Your Cat Has a Huge Need for Love

How to Think Like a Cat - Stephane Garnier 2018

Your Cat Has a Huge Need for Love

Your Cat’s Day

6.30: HOME SWEET HOME, RETURN TO THE FOLD

· A moment of relaxation, hugs, caresses. The laundry and the voicemails can wait. Be like your cat and unwind after your working day. There’s no point scrambling to do the outstanding household chores. Slip into something more comfortable and take half an hour to sit down in peace, maybe putting some music on.

· Breathe a while before joyfully starting the second part of your day, the part that’s all about you, your whims and desires, perhaps phone a few friends . . .

· At this time of day, your cat’s only concern is most probably: ’Shouldn’t my dinner be ready soon?’ It’s a moment of great personal pleasure, since your cat knows that you will shortly take the time — unlike this morning — to open a pouch of salmon in jelly, the sort your cat loves so much.

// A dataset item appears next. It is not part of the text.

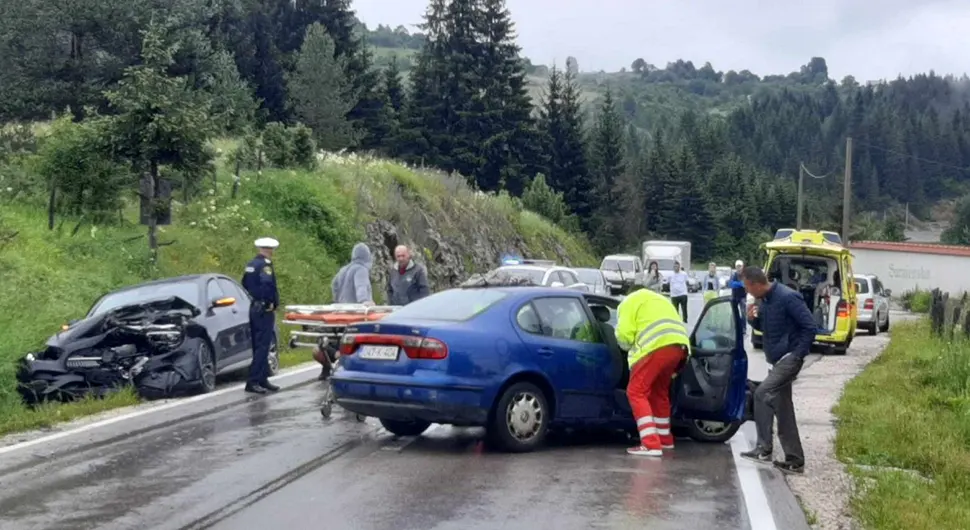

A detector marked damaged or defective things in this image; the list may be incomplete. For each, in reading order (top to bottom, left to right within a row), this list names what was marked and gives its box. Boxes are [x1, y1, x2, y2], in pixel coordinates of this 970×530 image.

damaged dark car [15, 274, 280, 402]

· Six thirty in the evening is a little moment of relaxation, both for your cat and for you, a point where the day shifts from activity to relaxation. The best thing is not to carry your day’s fatigue or stress into your little world of comfort for the evening.

’Cats are beings made to accumulate caresses’

STÉPHANE MALLARMÉ

We all need hugs, kisses, caresses and other gestures of affection. And though many of us sometimes find ourselves with a deficiency of love, cats never hesitate to come and demand some tenderness from you when they require it.

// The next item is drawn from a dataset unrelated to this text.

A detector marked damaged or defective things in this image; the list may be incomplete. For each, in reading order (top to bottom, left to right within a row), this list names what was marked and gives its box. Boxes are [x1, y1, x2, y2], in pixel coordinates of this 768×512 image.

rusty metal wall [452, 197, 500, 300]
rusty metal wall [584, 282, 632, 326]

Your cat sometimes needs to feel this emotional closeness with you, in the same way that we sometimes need to bury ourselves in a deep embrace with our partner and hold them tight.

Freud describes the first trauma in our life as being when the umbilical cord, that physical link to our mother and to her love, is severed at birth. Forever after, we try to re-establish that emotional link through all our relationships with others, be it love or friendship.

The more we suffer a lack of affection, the more we will seek it from others, drawing on it until we’re full, overflowing. Just like the cat, we withdraw physically from this source once we’re satiated with love . . . before returning to it again.

The frequency of our need for love also depends upon the love we have for ourselves. Some people are very cuddly, others not so much, for we don’t all require the same ’dose’ each day. But all of us need tenderness, hugs and emotional warmth to a certain extent.

We draw it from our partner and also from our cat, just like the cat draws it from us — think of all those times when your cat buries its head lovingly under your arm. That’s its way of drawing some love from you. See how it practically drools with need for this tenderness. It’s quite different from an everyday cuddle of simple wellbeing. And once that need for love and affection is assuaged, your cat will slip off your lap and go about its business.

We are just the same: needing, expecting, waiting for this vital love that each of us requires.

Just like the cat, or like a flower, we wilt a little more each day when deprived of love. It is for that reason that the human heart has never been able to do without this driving force called love.

We all need love. But you need to know how to give it in order to receive it. It’s a key condition for our happiness. What would life be like without love?